Odin’s chariot is visible in the night sky as the Big Dipper, which contains the North Star, which in turn shows the way to the North Pole. The North Pole, as we know, happens to be the home of Santa Claus.
I think I’ve made a decent case for connecting Santa to Odin, but not Amanita muscaria to Norse culture, or Santa. Not yet, anyway.
Amanita is a mycorrhizal fungi, meaning that it forms symbiotic partnerships with plants, helping to supply the plant with water and essential nutrients, and helping it to share resources and information (such as warnings about impending pest attacks) with other plants. In return, it gets sugars from the plant.
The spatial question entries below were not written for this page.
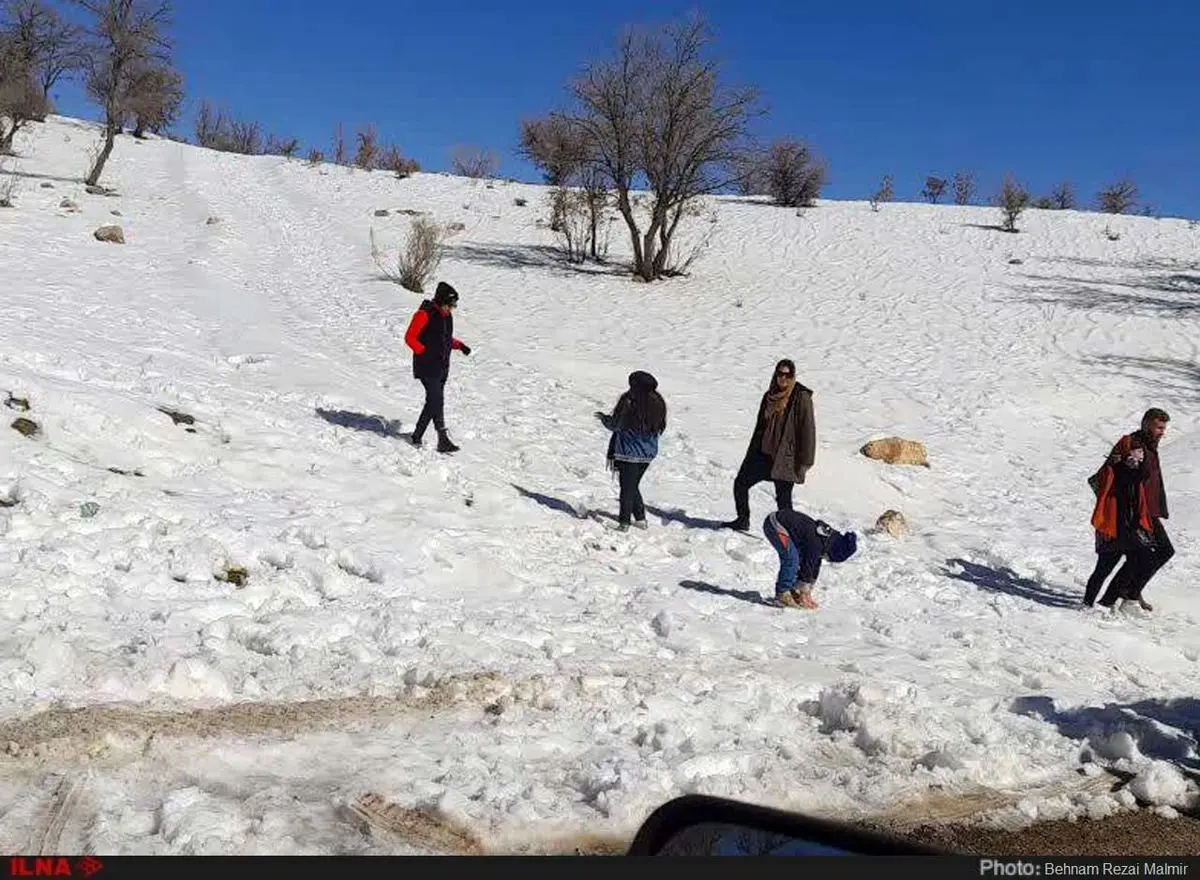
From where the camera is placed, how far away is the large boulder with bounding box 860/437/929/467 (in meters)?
11.8

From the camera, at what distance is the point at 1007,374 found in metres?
16.7

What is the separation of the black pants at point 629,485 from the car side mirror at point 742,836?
545cm

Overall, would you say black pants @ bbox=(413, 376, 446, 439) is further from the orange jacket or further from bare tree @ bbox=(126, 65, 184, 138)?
bare tree @ bbox=(126, 65, 184, 138)

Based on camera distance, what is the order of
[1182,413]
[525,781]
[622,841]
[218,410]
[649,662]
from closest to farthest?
[622,841] < [525,781] < [649,662] < [218,410] < [1182,413]

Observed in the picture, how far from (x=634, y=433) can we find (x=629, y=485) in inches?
18.3

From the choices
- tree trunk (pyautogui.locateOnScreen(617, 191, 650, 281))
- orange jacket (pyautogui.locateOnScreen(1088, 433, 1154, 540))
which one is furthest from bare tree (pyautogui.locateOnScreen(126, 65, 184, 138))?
orange jacket (pyautogui.locateOnScreen(1088, 433, 1154, 540))

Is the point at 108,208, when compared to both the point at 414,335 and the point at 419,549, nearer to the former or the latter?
the point at 414,335

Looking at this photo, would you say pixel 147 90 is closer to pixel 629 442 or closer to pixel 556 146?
pixel 556 146

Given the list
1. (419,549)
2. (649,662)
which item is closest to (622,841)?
(649,662)

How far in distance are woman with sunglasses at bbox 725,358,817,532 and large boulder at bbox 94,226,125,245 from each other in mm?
16124

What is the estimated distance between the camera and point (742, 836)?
250 centimetres

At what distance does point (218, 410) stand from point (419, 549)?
10.9 feet

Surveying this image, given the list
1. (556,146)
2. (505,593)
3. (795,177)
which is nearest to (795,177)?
(795,177)

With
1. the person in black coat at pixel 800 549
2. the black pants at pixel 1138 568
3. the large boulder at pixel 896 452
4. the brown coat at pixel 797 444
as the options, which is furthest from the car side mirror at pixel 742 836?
the large boulder at pixel 896 452
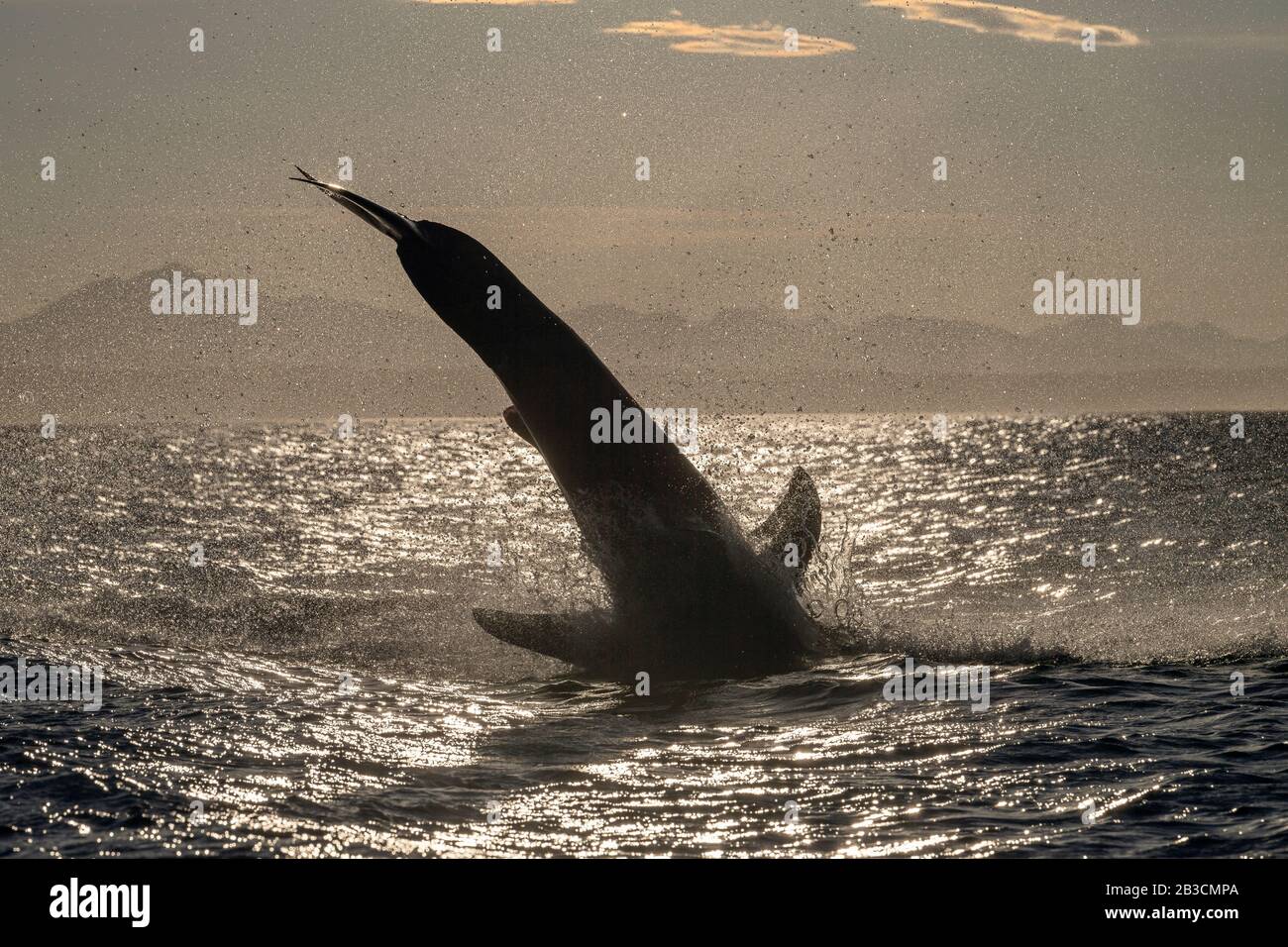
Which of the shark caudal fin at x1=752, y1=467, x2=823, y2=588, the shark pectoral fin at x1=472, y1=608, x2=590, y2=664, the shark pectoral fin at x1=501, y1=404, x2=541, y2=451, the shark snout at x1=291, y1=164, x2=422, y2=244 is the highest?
the shark snout at x1=291, y1=164, x2=422, y2=244

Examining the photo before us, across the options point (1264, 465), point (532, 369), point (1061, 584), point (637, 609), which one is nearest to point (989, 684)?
point (637, 609)

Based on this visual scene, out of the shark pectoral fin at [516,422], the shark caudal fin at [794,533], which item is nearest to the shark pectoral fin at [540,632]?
the shark pectoral fin at [516,422]

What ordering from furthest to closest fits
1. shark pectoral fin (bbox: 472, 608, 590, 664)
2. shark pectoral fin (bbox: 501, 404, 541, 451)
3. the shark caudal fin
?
1. the shark caudal fin
2. shark pectoral fin (bbox: 501, 404, 541, 451)
3. shark pectoral fin (bbox: 472, 608, 590, 664)

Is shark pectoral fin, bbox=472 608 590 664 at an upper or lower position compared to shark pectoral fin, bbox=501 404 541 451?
lower

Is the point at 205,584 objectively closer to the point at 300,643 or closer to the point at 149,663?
the point at 300,643

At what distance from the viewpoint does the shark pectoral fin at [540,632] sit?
18516 mm

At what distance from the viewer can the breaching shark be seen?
59.8 feet

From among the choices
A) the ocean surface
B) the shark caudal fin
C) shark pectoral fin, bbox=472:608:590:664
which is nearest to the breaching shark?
shark pectoral fin, bbox=472:608:590:664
Amanita muscaria is a striking red mushroom with white spots. This colour scheme is obviously relevant to the argument. It has a number of psychotropic properties owing to the muscimol and muscimol’s precursor ibotenic acid contained in the mushroom (mainly in the universal veil). Among its effects are visual and auditory distortions, impared balance, mild muscle spasms, and the sensation of floating or flying. Some clinical subjects have reported
simultaneous states of wakeful consciousness and lucid dreaming. Another common report is a deeply moving spiritual experience. Considering this, it is not surprising that the mushroom is revered in many cultures around the world. It has a tradition of use among the Norse, some of whom took it in very large quantities to become fierce berserks or berserkers. Odin was said to have a berserkergang of his own to follow him in battle. No doubt it was a relief to Norwegians when the berserk practice was outlawed in 1123 AD.
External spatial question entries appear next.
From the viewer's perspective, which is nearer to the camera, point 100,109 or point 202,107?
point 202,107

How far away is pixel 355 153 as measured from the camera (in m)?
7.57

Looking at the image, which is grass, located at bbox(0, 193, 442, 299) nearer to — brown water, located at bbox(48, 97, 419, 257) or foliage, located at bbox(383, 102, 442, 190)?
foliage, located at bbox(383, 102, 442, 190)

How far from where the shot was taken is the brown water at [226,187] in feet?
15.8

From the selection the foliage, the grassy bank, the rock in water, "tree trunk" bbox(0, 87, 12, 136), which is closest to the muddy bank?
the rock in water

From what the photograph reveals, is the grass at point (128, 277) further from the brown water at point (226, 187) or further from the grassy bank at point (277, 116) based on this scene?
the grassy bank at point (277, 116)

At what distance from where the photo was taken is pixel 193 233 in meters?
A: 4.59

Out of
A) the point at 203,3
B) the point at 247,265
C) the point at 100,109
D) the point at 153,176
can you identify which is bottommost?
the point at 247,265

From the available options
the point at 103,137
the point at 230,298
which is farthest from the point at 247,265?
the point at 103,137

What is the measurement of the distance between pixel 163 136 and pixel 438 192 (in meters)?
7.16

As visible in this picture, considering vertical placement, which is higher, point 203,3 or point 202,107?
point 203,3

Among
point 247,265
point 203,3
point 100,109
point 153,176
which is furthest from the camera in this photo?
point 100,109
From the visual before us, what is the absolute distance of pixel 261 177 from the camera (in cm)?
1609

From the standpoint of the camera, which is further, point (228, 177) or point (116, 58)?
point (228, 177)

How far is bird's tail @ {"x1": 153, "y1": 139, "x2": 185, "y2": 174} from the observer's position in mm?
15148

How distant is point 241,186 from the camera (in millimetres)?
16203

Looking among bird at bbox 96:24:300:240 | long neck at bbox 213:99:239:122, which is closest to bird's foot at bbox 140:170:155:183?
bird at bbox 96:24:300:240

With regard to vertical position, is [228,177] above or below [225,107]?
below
Across Siberia it was highly sought, and its rarity there saw it traded sometimes at a rate of one reindeer to one mushroom. This is a daring exchange to make, considering the fact that reindeer go crazy for this mushroom and will scramble to get at it. One might imagine that someone ingesting the mushroom and watching reindeer might just possibly see them fly.
The Athabaskans also have a tradition of using the mushroom as do the Afghans. In researching this, I came across a 1979 article in Afghanistan Journal in which one elder of the Shutul Valley in Afghanistan fittingly described his experience of the mushroom as thus: “Once, I thought I was a tree.” The Shutul people also use it as a treatment for frostbite and psychotic conditions. Considering that muscimol acts on the GABA-A receptor, it’s likely that this “psychotic condition” mentioned by the Shutulis is depression.
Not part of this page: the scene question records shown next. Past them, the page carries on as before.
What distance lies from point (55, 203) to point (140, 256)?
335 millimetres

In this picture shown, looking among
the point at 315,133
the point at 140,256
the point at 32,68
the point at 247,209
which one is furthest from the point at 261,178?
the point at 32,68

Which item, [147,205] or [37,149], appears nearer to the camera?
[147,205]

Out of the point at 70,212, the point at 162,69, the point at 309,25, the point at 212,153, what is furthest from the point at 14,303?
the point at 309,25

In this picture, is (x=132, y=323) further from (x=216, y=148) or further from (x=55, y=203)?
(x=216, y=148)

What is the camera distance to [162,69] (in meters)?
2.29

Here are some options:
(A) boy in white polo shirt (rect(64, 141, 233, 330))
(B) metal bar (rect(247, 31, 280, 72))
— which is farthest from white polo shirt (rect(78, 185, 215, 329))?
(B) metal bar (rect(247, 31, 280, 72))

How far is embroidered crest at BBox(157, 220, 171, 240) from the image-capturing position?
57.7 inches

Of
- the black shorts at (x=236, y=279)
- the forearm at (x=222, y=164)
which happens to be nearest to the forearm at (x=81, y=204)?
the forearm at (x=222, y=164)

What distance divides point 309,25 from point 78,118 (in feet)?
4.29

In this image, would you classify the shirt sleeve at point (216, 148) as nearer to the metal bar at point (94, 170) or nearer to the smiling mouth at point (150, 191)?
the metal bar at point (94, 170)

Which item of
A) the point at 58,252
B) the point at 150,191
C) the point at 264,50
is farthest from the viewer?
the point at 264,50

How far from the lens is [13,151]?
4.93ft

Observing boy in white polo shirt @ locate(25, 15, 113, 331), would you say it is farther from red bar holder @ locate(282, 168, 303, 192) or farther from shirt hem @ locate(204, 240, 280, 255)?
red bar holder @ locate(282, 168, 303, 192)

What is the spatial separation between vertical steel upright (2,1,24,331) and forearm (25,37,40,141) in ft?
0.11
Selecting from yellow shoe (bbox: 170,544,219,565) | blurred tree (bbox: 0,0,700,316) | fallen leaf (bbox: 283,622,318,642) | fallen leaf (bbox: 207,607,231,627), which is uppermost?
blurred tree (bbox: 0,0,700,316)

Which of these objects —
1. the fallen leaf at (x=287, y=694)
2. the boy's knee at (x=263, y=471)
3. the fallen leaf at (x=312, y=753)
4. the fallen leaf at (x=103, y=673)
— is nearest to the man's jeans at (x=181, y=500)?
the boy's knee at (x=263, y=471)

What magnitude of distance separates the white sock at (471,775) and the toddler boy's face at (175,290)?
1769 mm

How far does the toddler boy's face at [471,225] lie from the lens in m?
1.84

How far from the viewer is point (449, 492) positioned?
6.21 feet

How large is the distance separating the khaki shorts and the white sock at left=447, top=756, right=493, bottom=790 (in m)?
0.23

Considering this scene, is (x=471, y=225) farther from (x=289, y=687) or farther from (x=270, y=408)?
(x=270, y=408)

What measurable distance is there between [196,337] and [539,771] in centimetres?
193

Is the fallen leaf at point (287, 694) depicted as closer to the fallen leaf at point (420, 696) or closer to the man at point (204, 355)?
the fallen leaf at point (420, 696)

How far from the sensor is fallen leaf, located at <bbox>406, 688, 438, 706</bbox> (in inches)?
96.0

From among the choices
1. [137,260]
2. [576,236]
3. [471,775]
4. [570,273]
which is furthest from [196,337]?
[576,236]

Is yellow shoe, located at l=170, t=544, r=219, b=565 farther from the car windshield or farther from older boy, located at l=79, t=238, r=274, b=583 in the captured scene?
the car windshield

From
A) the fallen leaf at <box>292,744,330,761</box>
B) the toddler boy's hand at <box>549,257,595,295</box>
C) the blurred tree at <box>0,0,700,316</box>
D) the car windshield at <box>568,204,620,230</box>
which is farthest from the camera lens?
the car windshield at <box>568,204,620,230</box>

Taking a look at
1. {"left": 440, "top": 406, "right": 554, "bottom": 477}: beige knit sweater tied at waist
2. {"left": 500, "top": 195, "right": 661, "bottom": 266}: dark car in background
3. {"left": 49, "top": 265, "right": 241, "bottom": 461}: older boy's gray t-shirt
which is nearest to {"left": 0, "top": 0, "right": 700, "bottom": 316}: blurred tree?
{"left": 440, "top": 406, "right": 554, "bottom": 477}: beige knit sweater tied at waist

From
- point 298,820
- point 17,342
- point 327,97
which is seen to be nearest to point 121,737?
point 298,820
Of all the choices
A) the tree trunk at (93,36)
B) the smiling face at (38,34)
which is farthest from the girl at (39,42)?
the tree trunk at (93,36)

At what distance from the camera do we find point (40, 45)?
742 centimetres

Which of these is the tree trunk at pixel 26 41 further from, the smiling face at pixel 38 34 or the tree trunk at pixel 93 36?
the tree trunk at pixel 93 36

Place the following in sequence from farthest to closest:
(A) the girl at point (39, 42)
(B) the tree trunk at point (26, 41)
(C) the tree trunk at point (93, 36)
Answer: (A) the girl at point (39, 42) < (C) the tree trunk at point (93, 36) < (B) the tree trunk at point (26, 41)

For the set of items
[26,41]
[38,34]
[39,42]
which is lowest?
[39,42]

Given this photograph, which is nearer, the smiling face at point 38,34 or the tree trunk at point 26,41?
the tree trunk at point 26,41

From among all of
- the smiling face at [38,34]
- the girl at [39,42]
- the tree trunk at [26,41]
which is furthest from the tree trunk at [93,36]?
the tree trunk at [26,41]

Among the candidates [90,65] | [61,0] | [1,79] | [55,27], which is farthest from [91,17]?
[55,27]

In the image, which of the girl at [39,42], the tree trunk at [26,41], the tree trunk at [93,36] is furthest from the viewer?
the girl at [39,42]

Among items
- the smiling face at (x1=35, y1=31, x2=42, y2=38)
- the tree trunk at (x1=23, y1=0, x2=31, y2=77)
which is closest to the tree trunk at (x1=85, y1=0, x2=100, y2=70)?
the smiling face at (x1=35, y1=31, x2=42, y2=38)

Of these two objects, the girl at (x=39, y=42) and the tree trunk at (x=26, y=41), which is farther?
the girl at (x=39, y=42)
The late eminent ethnomycologist, Gordon Wasson, put forward the theory that “soma,” the sacramental substance mentioned in the Hindu holy book Rig Veda, was, in fact, Amanita muscaria. This is certainly plausible, though the exact composition of soma was kept a secret to prevent it from falling into the wrong hands.
|From Tom Volk’s Fungus of the Month|
There is another curious connection between Christmas and Amanita muscaria. In Europe, it is very common to see Christmas trees decorated with Amanita muscaria ornaments. While the colour scheme matches, it think there is a deeper cultural connection to the mushroom and makes it show up for Yule celebrations.
So let’s recap. We have this Santa Clause chap who happens to be dressed in Amanita muscaria camouflage. Santa is based on Sinterklaas, who is based on Odin. Odin, with his flying horse, his acquisition of wisdom, and his berserkers, comes from a culture steeped in the mushroom. Santa travels via flying reindeer – the very same beast that itself has a remarkable affinity for the mushroom, as well as historically being swapped for it. Finally, we’ve got people making replicas of the mushroom and using it as a decoration to celebrate the most wonderful time of the year.
Believe what you want to believe. Me? I’m going to nod my head in respect for this mighty mycological miracle.